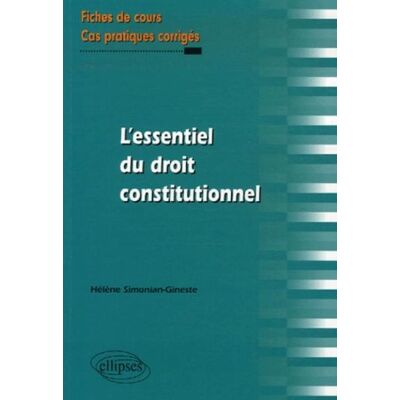 Hélène Simonian-Gineste L'Essentiel Du Droit Constitutionnel : Fiches De Cours Et Cas Pratiques Corrigés - Publicité Hélène Simonian-Gineste L'Essentiel Du Droit Constitutionnel : Fiches De Cours Et Cas Pratiques Corrigés - Publicité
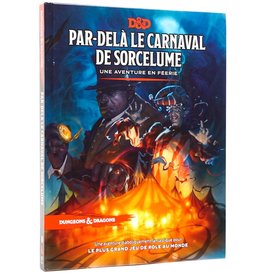 Wizards of the Coast FR - DND RPG PAR-DELA LE CARNAVAL DE SORCELUME (Wild Beyond the Witchlight)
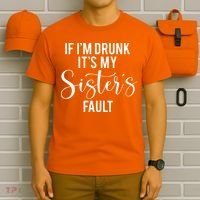 If IM Drunk ItS My Sisters Fault T-Shirt thumb 6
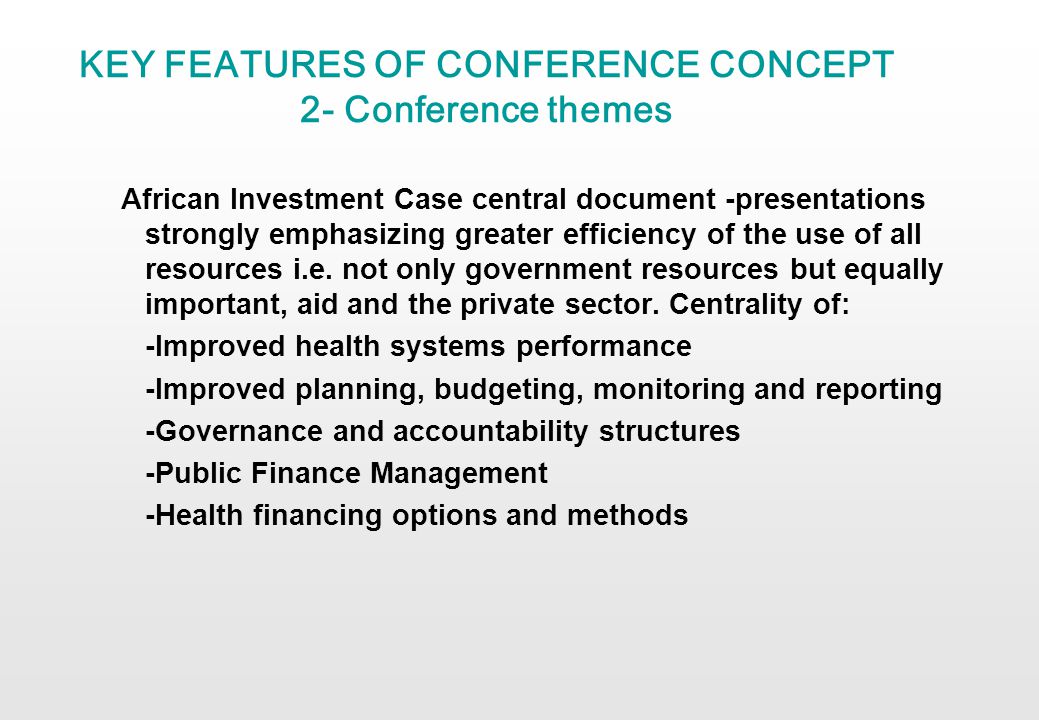 KEY FEATURES OF CONFERENCE CONCEPT 2- Conference themes African Investment Case central document -presentations strongly emphasizing greater efficiency of the use of all resources i.e.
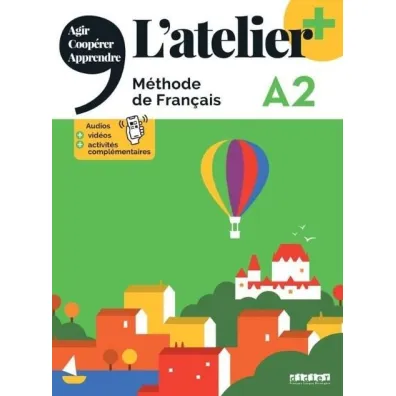 L'atelier plus A2. Podr�cznik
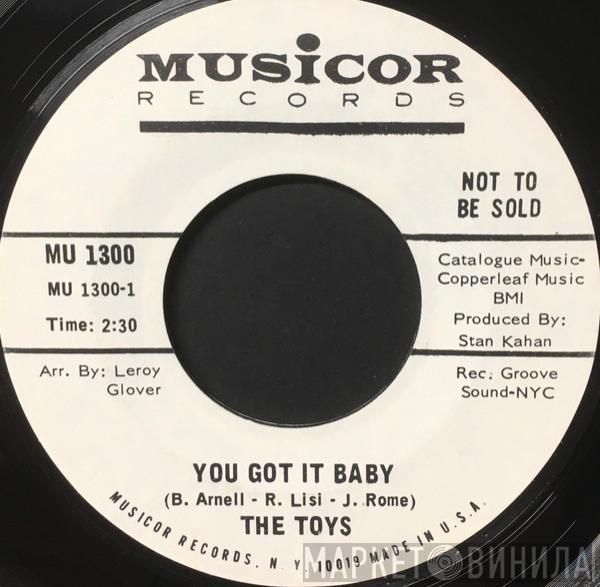 The Toys - You Got It Baby / You've Got To Give Her Love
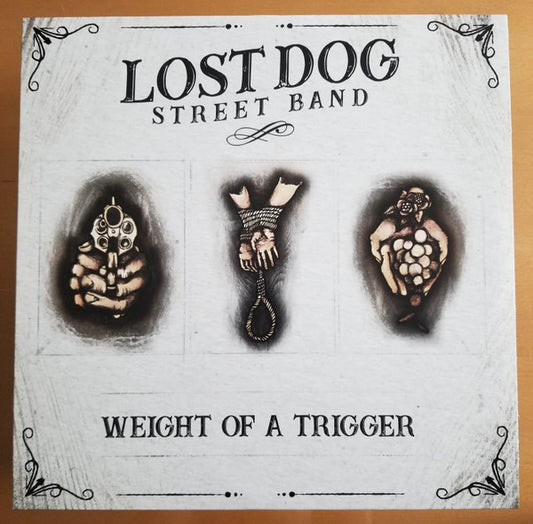 Lost Dog Street Band – Weight Of A Trigger - (USED)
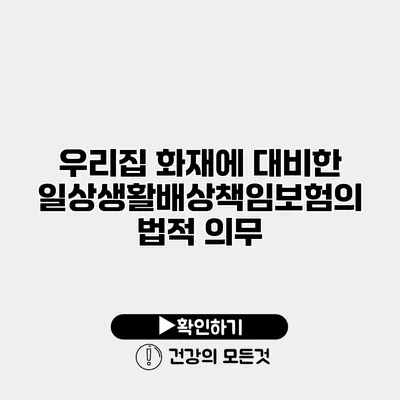 우리집 화재에 대비한 일상생활배상책임보험의 법적 의무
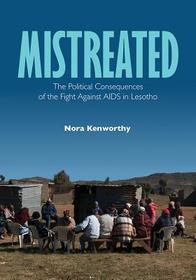 Mistreated – The Political Consequences of the Fight against AIDS in Lesotho: The Political Consequences of the Fight Against AIDS in Lesotho
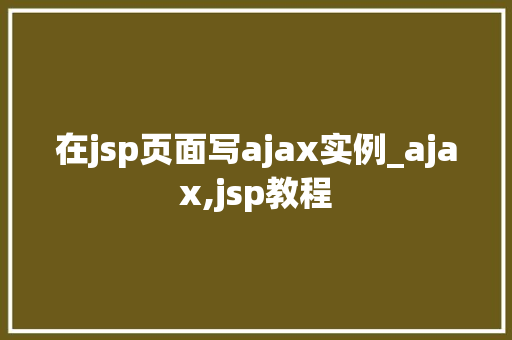 在jsp页面写ajax实例_ajax,jsp教程  第1张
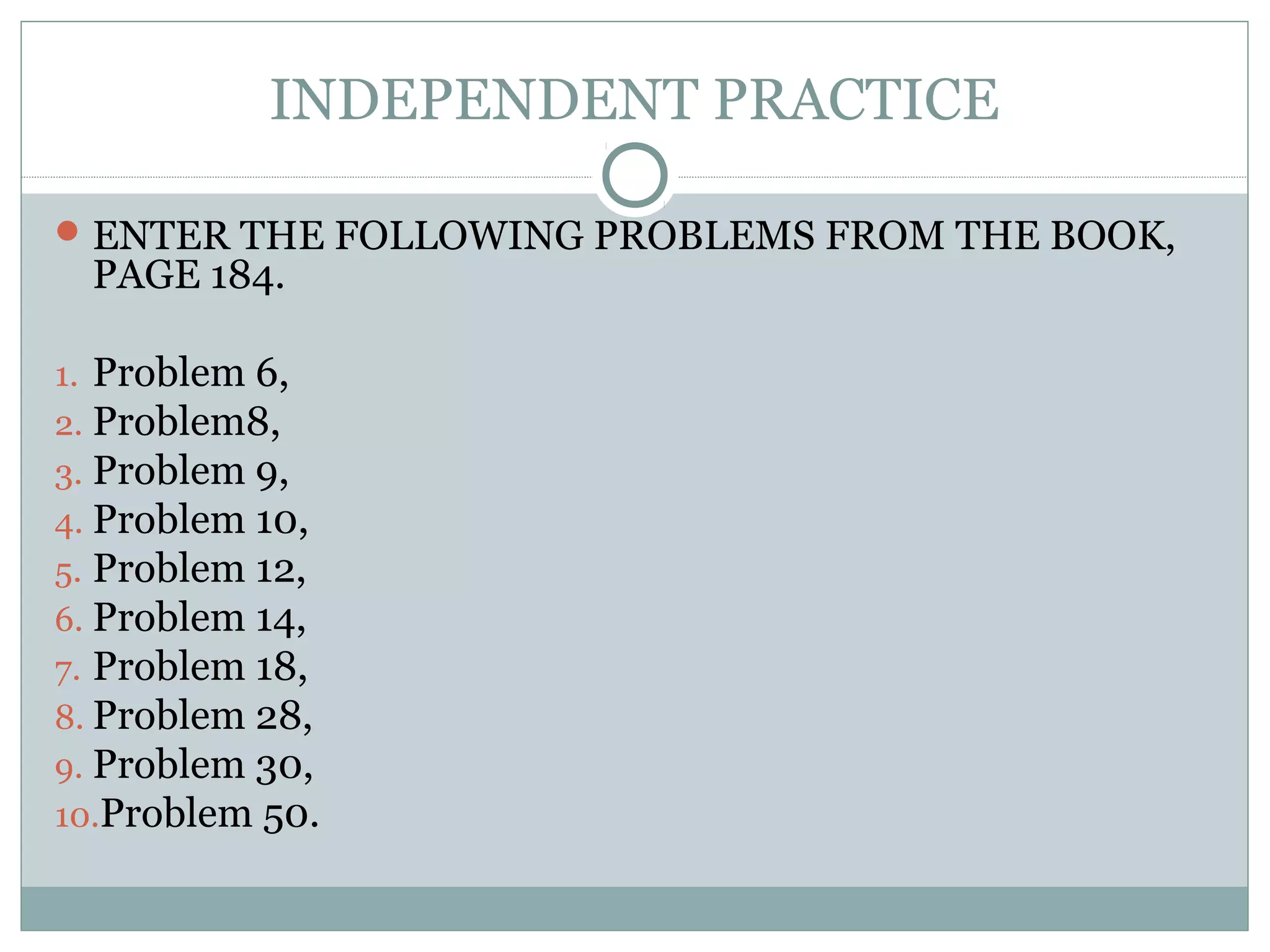 INDEPENDENT PRACTICE
ENTER THE FOLLOWING PROBLEMS FROM THE BOOK,
PAGE 184.
1. Problem 6,
2. Problem8,
3. Problem 9,
4. Problem 10,
5. Problem 12,
6. Problem 14,
7. Problem 18,
8. Problem 28,
9. Problem 30,
10.Problem 50.
 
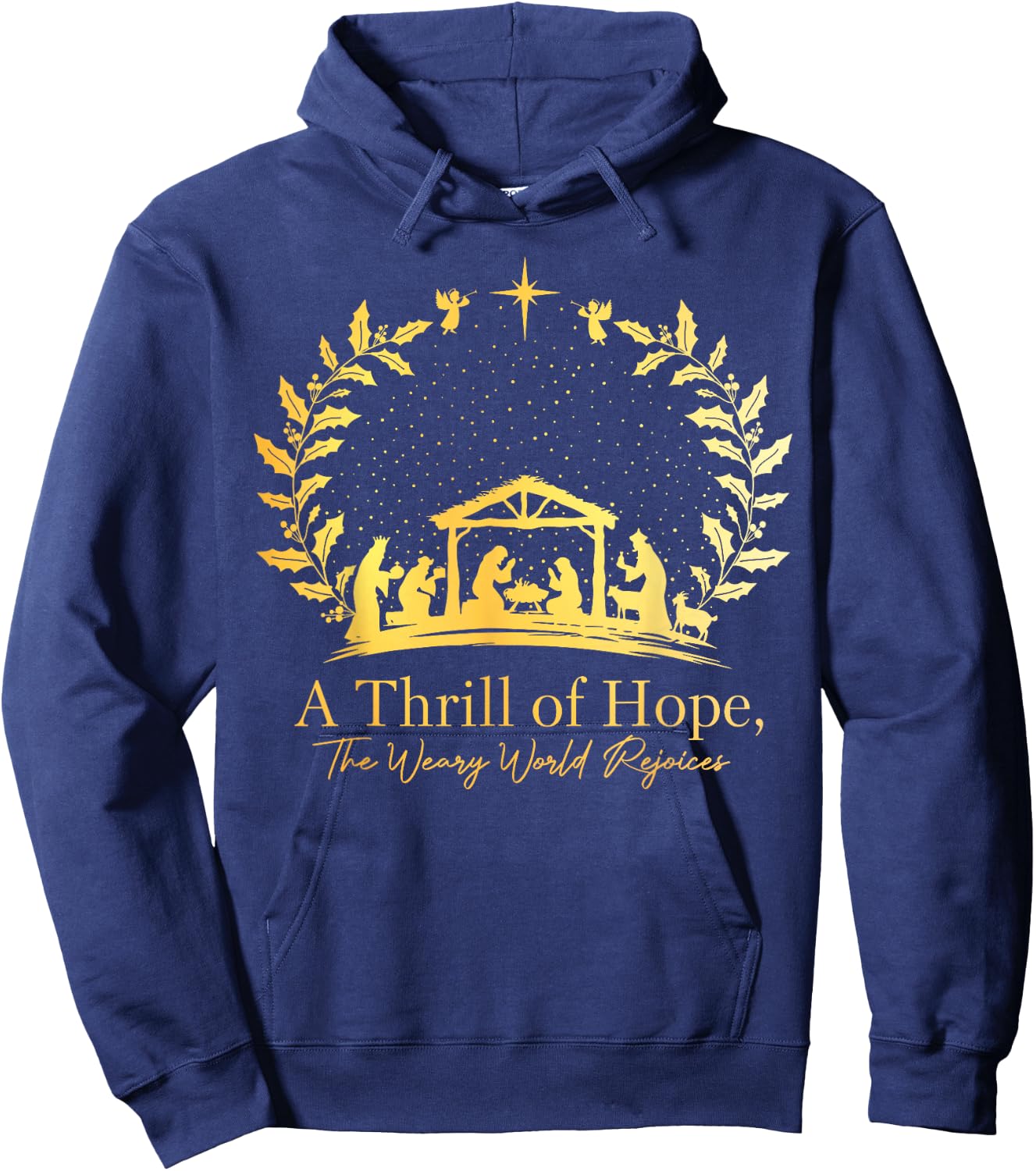 Christmas A Thrill Of Hope The Weary World Rejoices Xmas Hoodie - Hoodie | Navy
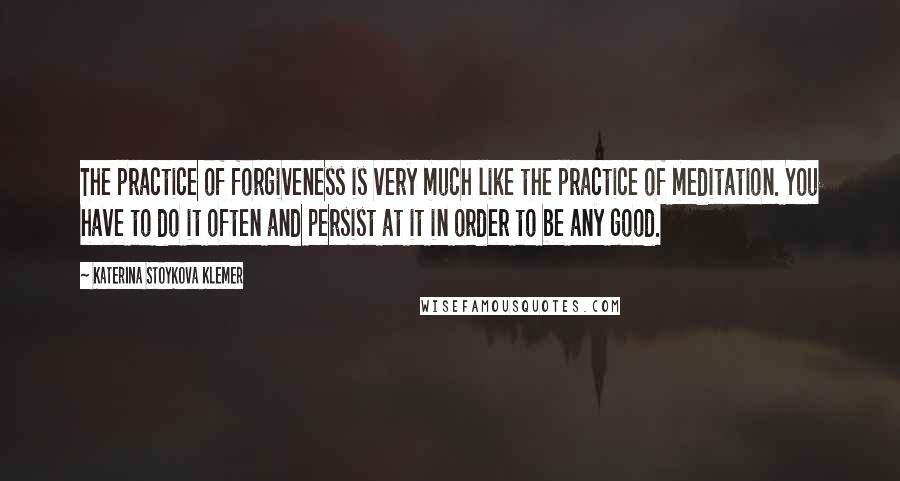 Katerina Stoykova Klemer quotes: The practice of forgiveness is very much like the practice of meditation. You have to do it often and persist at it in order to be any good.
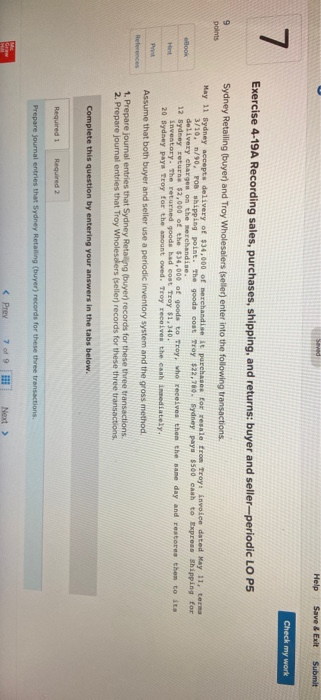  Help Save & Exit Submit Check my work Exercise 4-19A Recording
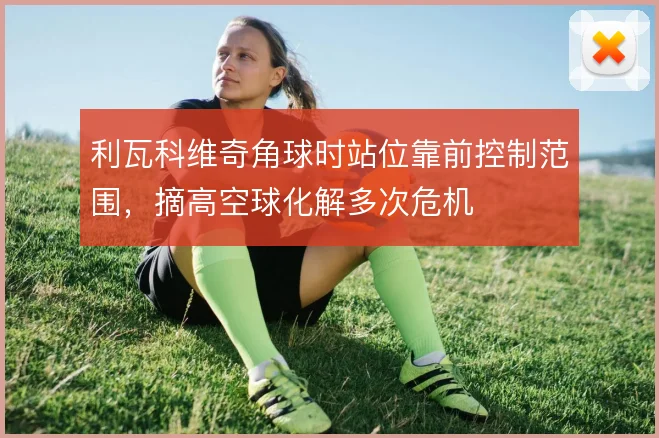 利瓦科维奇角球时站位靠前控制范围，摘高空球化解多次危机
-------------------------
TO-DO ITEM =
Copy out all of the items above word for word, line by line, and leave out the pictures.

OUTPUT FOR THIS EXERCISE =
 Hélène Simonian-Gineste L'Essentiel Du Droit Constitutionnel : Fiches De Cours Et Cas Pratiques Corrigés - Publicité Hélène Simonian-Gineste L'Essentiel Du Droit Constitutionnel : Fiches De Cours Et Cas Pratiques Corrigés - Publicité
 Wizards of the Coast FR - DND RPG PAR-DELA LE CARNAVAL DE SORCELUME (Wild Beyond the Witchlight)
 If IM Drunk ItS My Sisters Fault T-Shirt thumb 6
 KEY FEATURES OF CONFERENCE CONCEPT 2- Conference themes African Investment Case central document -presentations strongly emphasizing greater efficiency of the use of all resources i.e.
 L'atelier plus A2. Podr�cznik
 The Toys - You Got It Baby / You've Got To Give Her Love
 Lost Dog Street Band – Weight Of A Trigger - (USED)
 우리집 화재에 대비한 일상생활배상책임보험의 법적 의무
 Mistreated – The Political Consequences of the Fight against AIDS in Lesotho: The Political Consequences of the Fight Against AIDS in Lesotho
 在jsp页面写ajax实例_ajax,jsp教程  第1张
 INDEPENDENT PRACTICE
ENTER THE FOLLOWING PROBLEMS FROM THE BOOK,
PAGE 184.
1. Problem 6,
2. Problem8,
3. Problem 9,
4. Problem 10,
5. Problem 12,
6. Problem 14,
7. Problem 18,
8. Problem 28,
9. Problem 30,
10.Problem 50.
 
 Christmas A Thrill Of Hope The Weary World Rejoices Xmas Hoodie - Hoodie | Navy
 Katerina Stoykova Klemer quotes: The practice of forgiveness is very much like the practice of meditation. You have to do it often and persist at it in order to be any good.
  Help Save & Exit Submit Check my work Exercise 4-19A Recording
 利瓦科维奇角球时站位靠前控制范围，摘高空球化解多次危机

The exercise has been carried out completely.